Birleşmiş Milletler Güvenlik Konseyi Orta Afrika
Cumhuriyetinde Müslüman grupla hükümet askerleri arasında devam eden
çatışmayı önlemek için Fransız askerlerini olaya müdahale etmesi amacıyla
oybirliği ile karar aldı.
Daha önce de Mali’de aynı sebeple meydana gelen olayları
yatıştırmak amacıyla Güvenlik Konseyi Fransız askerlerini görevlendirmişti.
Aslında her iki karar da yerinde alınmıştı.
Aksi halde haksız yere çok sayıda insan hem canından ve hem de
yerlerinden olarak göçmen konumuna düşecekti.
Tamamen insani amaçlar gözetilerek kararlar alınmış.
Orta Afrika Cumhuriyetinde 2,3 milyon insani yardıma muhtaç, 400 binin üzerinde insan
yerlerinden edilmiş, 100 bin kişi çatışmalarda hayatını yitirmiş…

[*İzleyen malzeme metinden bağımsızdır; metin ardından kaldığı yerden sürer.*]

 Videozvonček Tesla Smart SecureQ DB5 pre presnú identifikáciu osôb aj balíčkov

Orta Afrika Cumhuriyeti için alınan acil hareket kararının şiddeti
önlemek adına gerekli olduğu; beklenilmesi halinde mevcutlara
ilaveten daha çok insan hayatını kaybedecek ve daha çok sayıda insan göçmen konumuna düşecekti.
Kararda bir başka gerekçe ise hukukun üstünlüğünü tesis etmek ve
ülkede güvenliği sağlamak amacını taşıyor.

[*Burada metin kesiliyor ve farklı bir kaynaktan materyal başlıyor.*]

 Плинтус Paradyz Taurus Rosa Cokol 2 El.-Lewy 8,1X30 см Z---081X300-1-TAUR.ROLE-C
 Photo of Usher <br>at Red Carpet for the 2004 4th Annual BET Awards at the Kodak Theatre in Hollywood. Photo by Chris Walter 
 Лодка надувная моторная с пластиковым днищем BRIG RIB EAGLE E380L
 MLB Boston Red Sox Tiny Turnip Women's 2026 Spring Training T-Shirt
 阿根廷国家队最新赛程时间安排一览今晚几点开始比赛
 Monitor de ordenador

BM Güvenlik Konseyi makul gerekçeler ileri sürerek Orta Afrika
Cumhuriyetine Fransız askerlerinin müdahalesini kararlaştırdı.
Güvenlik Konseyinin aldığı bu olumlu kararlar insanlık adına
memnuniyet verici.
Ancak çatışmalar Müslüman ve Hıristiyanlar arasında olunca hemen
karar alınabiliyor algısını öne çıkarıyor!

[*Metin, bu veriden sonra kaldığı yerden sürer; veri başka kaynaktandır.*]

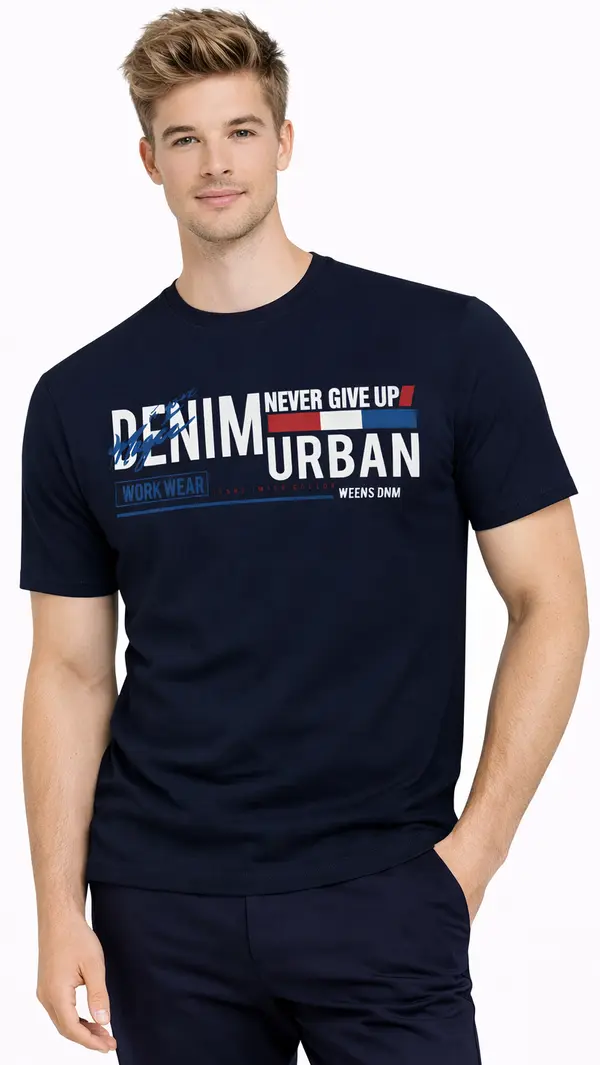 JUMPER Moški pulover - granatno zelen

Fakat bu çatışmalar Müslümanlar arasında olunca bir türlü böyle
bir insani karara yaklaşmak istenilmiyor.
İşte en basit örneği Suriye!…
Suriye’de üç yıldır yaşanan mezalim neticesinde nerdeyse ülkenin
tamamı harabeye dönmüş, 7-8 milyon insan yerinden yurdundan edilmiş, birkaç
milyonu komşu ülkelere sığınarak göçmen durumuna düşmüş, 150 bine yakın insan
hayatını yitirmiş.
Ülkede kalanlar çok zor şartlarda hayatta kalmaya
çalışıyorlar. Bu insanlık dışı olayları yerinde tespit eden BM’nin görevlileri
söylüyor ve onlar da zaman zaman bu vahşetin durdurulması için acil karar
alınmasını dünya kamuoyuna duyuruyor.
İnsani gerekçeler öne sürülerek Mali ve Orta Afrika Cumhuriyeti için
alınan kararların benzeri neden Suriye için alınmadığı ise hem insanlık adına
ve hem de BM Güvenlik Konseyi adına esef ve endişe verici bir durum.
Bu durumda BM Güvenlik Konseyi aldığı kararlarda kuruluş amaçlarını
göz ardı ederek almış olduğunun işaretini veriyor.
Eğer mesele insani gerekçe ise bu kararın Suriye için ve
geçmişte yine başka yerlerde insanlık dramının yaşandığı yerlerde bu tür kararlar
alamamasının arkasındaki düşüncenin, kararların tarafsız ve
temel haklar gözetilerek değil de, taraf tutarak alındığı algısını öne çıkarıyor.
Bu da Güvenlik Konseyinin adil davranmadığının açık bir delili
oluyor.
Dünya Kamuoyunun ve küresel sivil toplum örgütlerinin bu yanlı
tutumu kınaması gerekiyor ve bu büyük yanlışlığı telafi edecek bir karar almaya zorlaması gerekiyor.